Running Gemma 4 26B-A4B on a 2016 Xeon Without GPU

A developer has successfully run Gemma 4's 26B-A4B mixture-of-experts (MoE) model on a 10-year-old Intel Xeon E5-2620 v4 with 128 GB of DDR3 RAM and no GPU. The hardware specs: 8 cores (16 threads), AVX2 but no AVX-512, 20 MiB L3 cache, DDR3 memory. The source article details the exact llama-cli command and flags that made this possible.

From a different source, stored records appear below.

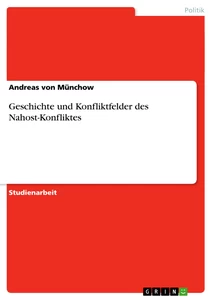 Politik

Andreas von Münchow

Geschichte und Konfliktfelder des Nahost-Konfliktes

Studienarbeit

GRIN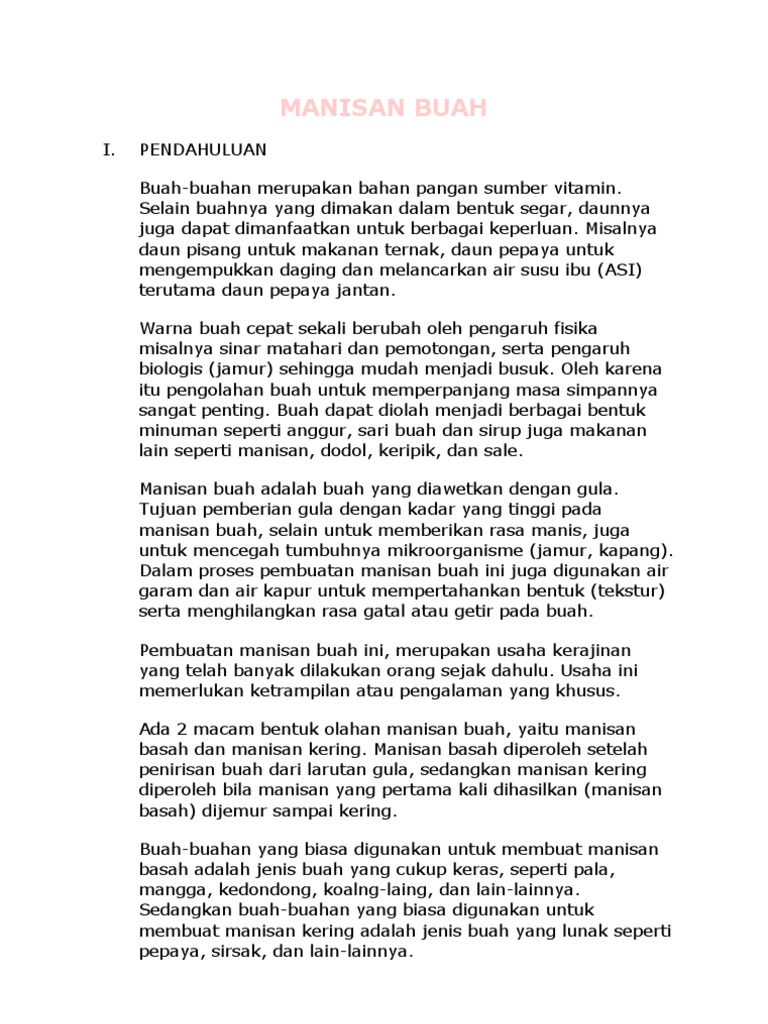 MANISAN BUAH

I. PENDAHULUAN

Buah-buahan merupakan bahan pangan sumber vitamin. Selain buahnya yang dimakan dalam bentuk segar, daunnya juga dapat dimanfaatkan untuk berbagai keperluan. Misalnya daun pisang untuk makanan ternak, daun pepaya untuk mengempukkan daging dan melancarkan air susu ibu (ASI) terutama daun pepaya jantan.

Warna buah cepat sekali berubah oleh pengaruh fisika misalnya sinar matahari dan pemotongan, serta pengaruh biologis (jamur) sehingga mudah menjadi busuk. Oleh karena itu pengolahan buah untuk memperpanjang masa simpannya sangat penting. Buah dapat diolah menjadi berbagai bentuk minuman seperti anggur, sari buah dan sirup juga makanan lain seperti manisan, dodol, keripik, dan sale.

Manisan buah adalah buah yang diawetkan dengan gula. Tujuan pemberian gula dengan kadar yang tinggi pada manisan buah, selain untuk memberikan rasa manis, juga untuk mencegah tumbuhnya mikroorganisme (jamur, kapang). Dalam proses pembuatan manisan buah ini juga digunakan air garam dan air kapur untuk mempertahankan bentuk (tekstur) serta menghilangkan rasa gatal atau getir pada buah.

Pembuatan manisan buah ini, merupakan usaha kerajinan yang telah banyak dilakukan orang sejak dahulu. Usaha ini memerlukan ketrampilan atau pengalaman yang khusus.

Ada 2 macam bentuk olahan manisan buah, yaitu manisan basah dan manisan kering. Manisan basah diperoleh setelah penirisan buah dari larutan gula, sedangkan manisan kering diperoleh bila manisan yang pertama kali dihasilkan (manisan basah) dijemur sampai kering.

Buah-buahan yang biasa digunakan untuk membuat manisan basah adalah jenis buah yang cukup keras, seperti pala, mangga, kedondong, koalng-laing, dan lain-lainnya. Sedangkan buah-buahan yang biasa digunakan untuk membuat manisan kering adalah jenis buah yang lunak seperti pepaya, sirsak, dan lain-lainnya.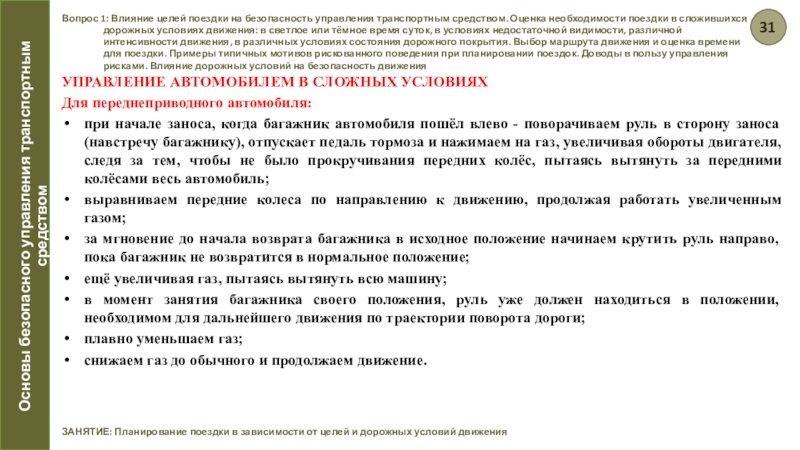 Основы безопасного управления транспортным средством

Вопрос 1: Влияние целей поездки на безопасность управления транспортным средством. Оценка необходимости поездки в сложившихся дорожных условиях движения: в светлое или тёмное время суток, в условиях недостаточной видимости, различной интенсивности движения, в различных условиях состояния дорожного покрытия. Выбор маршрута движения и оценка времени для поездки. Примеры типичных мотивов рискованного поведения при планировании поездок. Доводы в пользу управления рисками. Влияние дорожных условий на безопасность движения

31

УПРАВЛЕНИЕ АВТОМОБИЛЕМ В СЛОЖНЫХ УСЛОВИЯХ

Для переднеприводного автомобиля:

• при начале заноса, когда багажник автомобиля пошёл влево - поворачиваем руль в сторону заноса (навстречу багажнику), отпускает педаль тормоза и нажимаем на газ, увеличивая обороты двигателя, следя за тем, чтобы не было прокручивания передних колёс, пытаясь вытянуть за передними колёсами весь автомобиль;

• выравниваем передние колеса по направлению к движению, продолжая работать увеличенным газом;

• за мгновение до начала возврата багажника в исходное положение начинаем крутить руль направо, пока багажник не возвратится в нормальное положение;

• ещё увеличивая газ, пытаясь вытянуть всю машину;

• в момент занятия багажника своего положения, руль уже должен находиться в положении, необходимом для дальнейшего движения по траектории поворота дороги;

• плавно уменьшаем газ;

• снижаем газ до обычного и продолжаем движение.

ЗАНЯТИЕ: Планирование поездки в зависимости от целей и дорожных условий движения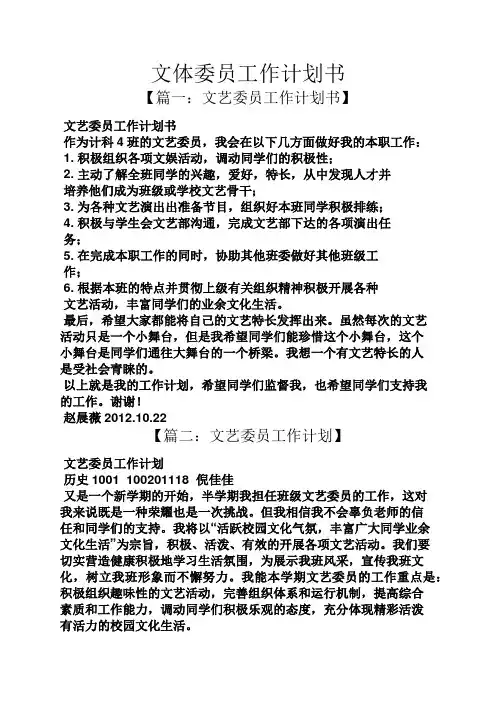 文体委员工作计划书

【篇一：文艺委员工作计划书】

文艺委员工作计划书

作为计科 4 班的文艺委员，我会在以下几方面做好我的本职工作：

1. 积极组织各项文娱活动，调动同学们的积极性；

2. 主动了解全班同学的兴趣，爱好，特长，从中发现人才并培养他们成为班级或学校文艺骨干；

3. 为各种文艺演出出准备节目，组织好本班同学积极排练；

4. 积极与学生会文艺部沟通，完成文艺部下达的各项演出任务；

5. 在完成本职工作的同时，协助其他班委做好其他班级工作；

6. 根据本班的特点并贯彻上级有关组织精神积极开展各种文艺活动，丰富同学们的业余文化生活。

最后，希望大家都能将自己的文艺特长发挥出来。虽然每次的文艺活动只是一个小舞台，但是我希望同学们能珍惜这个小舞台，这个小舞台是同学们通往大舞台的一个桥梁。我想一个有文艺特长的人是受社会青睐的。

以上就是我的工作计划，希望同学们监督我，也希望同学们支持我的工作。谢谢！

赵晨薇 2012.10.22

【篇二：文艺委员工作计划】

文艺委员工作计划

历史 1001 100201118 倪佳佳

又是一个新学期的开始，半学期我担任班级文艺委员的工作，这对我来说既是一种荣耀也是一次挑战。但我相信我不会辜负老师的信任和同学们的支持。我将以“活跃校园文化气氛，丰富广大同学业余文化生活”为宗旨，积极、活泼、有效的开展各项文艺活动。我们要切实营造健康积极地学习生活氛围，为展示我班风采，宣传我班文化，树立我班形象而不懈努力。我能本学期文艺委员的工作重点是：积极组织趣味性的文艺活动，完善组织体系和运行机制，提高综合素质和工作能力，调动同学们积极乐观的态度，充分体现精彩活泼有活力的校园文化生活。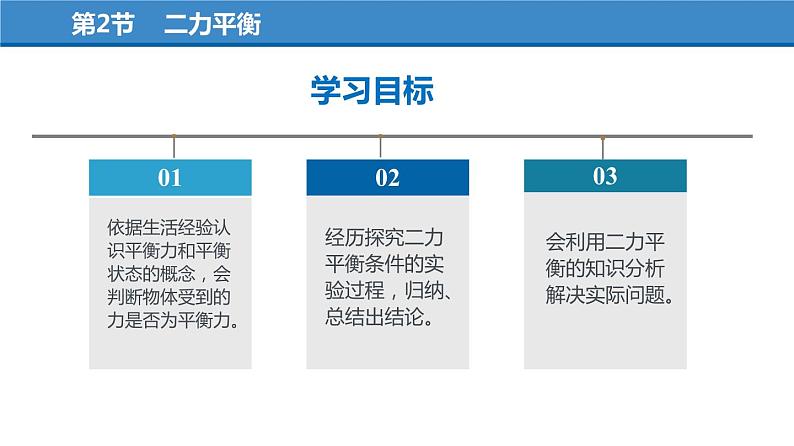 第2节 二力平衡

学习目标

01

依据生活经验认识平衡力和平衡状态的概念，会判断物体受到的力是否为平衡力。

02

经历探究二力平衡条件的实验过程，归纳、总结出结论。

03

会利用二力平衡的知识分析解决实际问题。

The key insight: LLM inference is memory-bandwidth-bound, not compute-bound. Each generated token requires moving gigabytes of model weights from RAM to CPU cache. DDR3 is 5-6x slower than modern laptop RAM, and the Xeon's single memory channel only exacerbates the problem. The remedy is a carefully tuned invocation of ik_llama.cpp.

The Magic Command

llama-cli \
--model gemma-4-26B-A4B-it-Q8_0.gguf \
--model-draft gemma-4-26B-A4B-it-assistant-GGUF/\
wikitext-2-raw_ik-llama-mtp_drafter-conservative/\
gemma-4-26B-A4B-it-assistant-Q8_0.gguf \
--spec-type mtp --draft-max 3 --draft-p-min 0.0 --spec-autotune \
-cnv --color --jinja --special \
-sm graph -smgs -sas -mea 256 --split-mode-f32 \
--temp 0.7 -t 8 --parallel 8 \
--cpu-moe --merge-up-gate-experts \
--flash-attn on --mla-use 3 \
--mlock --run-time-repack --no-kv-offload

Speculative Decoding on CPU

The --spec-type mtp flag pairs the 26B verifier with a small drafter model (3.8B active parameters). The drafter's working set fits entirely in the 20 MiB L3 cache, making speculative decoding extremely effective on CPU. The author notes: "CPU compute is cheap relative to the cost of streaming the verifier's weights through cache, so spending extra cycles on a tiny drafter whose active layers easily fit in L3 buys tokens at very little marginal cost." The --spec-autotune dynamically adjusts the draft length.

MoE Routing Optimizations

--cpu-moe tunes expert routing to minimize cache thrashing. In a model with 128 experts and 8 active per token, naive routing would constantly evict cache lines. This flag encourages the router to pick experts in a sequence that keeps weights in cache longer. --merge-up-gate-experts fuses two per-expert matrix multiplications into one, reducing memory traffic. The logs confirm fused_up_gate = 1.

Threading and Memory

-t 8 matches physical cores (8), not SMT threads (16). On memory-bound workloads, oversubscribing threads adds scheduling overhead without throughput gain. --mlock pins the 27 GB model in RAM to prevent swapping. The author warns about the ulimit footgun: "warning: failed to mlock... Cannot allocate memory" — a common issue that blackbox tools silently ignore.

Graph Layout and Split Mode

The -sm graph flag attempts tensor parallelism across memory regions, but the engine downgrades to layer split because MTP (multi-token prediction) creates a complex graph the engine doesn't yet support for graph split. The logs show: Split mode 'graph' is not supported for Gemma4 external MTP => changing split mode to 'layer'.

Repacking

--run-time-repack reorganizes weight matrices in memory to align with CPU cache lines. The logs confirm ============ Repacked 265 tensors.

Why This Matters

This is a proof-of-concept that even decade-old hardware can run state-of-the-art models with enough optimization. It also highlights the gap between blackbox tools like Ollama and the raw control that llama.cpp provides. Every flag in that command is essential; omitting any one would tank performance.

Next Steps

If you have similar hardware, clone ik_llama.cpp, download the quantized Gemma 4 models, and run the command above. Expect around 1-2 tokens per second — usable for experimentation. The author hints at future posts covering multi-socket NUMA optimizations.